Вертоград Златословный - Андрей Ранчин
Шрифт:
Интервал:
Закладка:
И в текстах «владимирского» цикла, и в житиях Вячеслава и Бориса и Глеба в основе поступков святого князя лежит кенотическое самоумаление, смиренное и любовное служение Богу и ближнему: Вячеслав и Владимир привечают ближних и питают их, Борис и Глеб, не желая пролить крови подданных брата Святополка и своих подданных, не сопротивляются убийству. Самоумаление князя проявляется в преодолении черт, свойственных самому княжескому сану — привязанности к мирскому богатству, гордости, жажды мести (ср. Вячеслав, особенно в Легенде Никольского, Борис и Глеб, а также Андрей Боголюбский, Давыд Смоленский[257], Владимир Василькович Волынский[258]).
Уподобление княжеского служения земной жизни Христа поддерживалось представлением о князе как о носителе родового начала, предстательствующего за своих предков и потомков и за всю землю — «отчину и дедину»[259]. Не случаен сквозной мотив «рода праведных» в Борисоглебских житиях (Сказание о Борисе и Глебе[260]). Князь (герм. *kuningos) — «родовой вождь», исторически — вождь и жрец одновременно[261], он «глава» «тела» — Русской земли. Семантика образа князя как носителя родового начала поддерживается (в памятниках о князе Владимире) сравнениями с библейскими царями, воспринимавшимися в Ветхом Завете как представители того или иного рода.

● Задание для выполнения:
Перепишите, пожалуйста, дословно отрывок из предоставленного текста. Начните со слов «Уподобление княжеского служения» и остановитесь после слов «или иного рода.».

● Содержимое набора данных:
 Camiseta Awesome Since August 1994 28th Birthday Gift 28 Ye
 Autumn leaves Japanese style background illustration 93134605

● Ответ на задание:
Уподобление княжеского служения земной жизни Христа поддерживалось представлением о князе как о носителе родового начала, предстательствующего за своих предков и потомков и за всю землю — «отчину и дедину»[259]. Не случаен сквозной мотив «рода праведных» в Борисоглебских житиях (Сказание о Борисе и Глебе[260]). Князь (герм. *kuningos) — «родовой вождь», исторически — вождь и жрец одновременно[261], он «глава» «тела» — Русской земли. Семантика образа князя как носителя родового начала поддерживается (в памятниках о князе Владимире) сравнениями с библейскими царями, воспринимавшимися в Ветхом Завете как представители того или иного рода.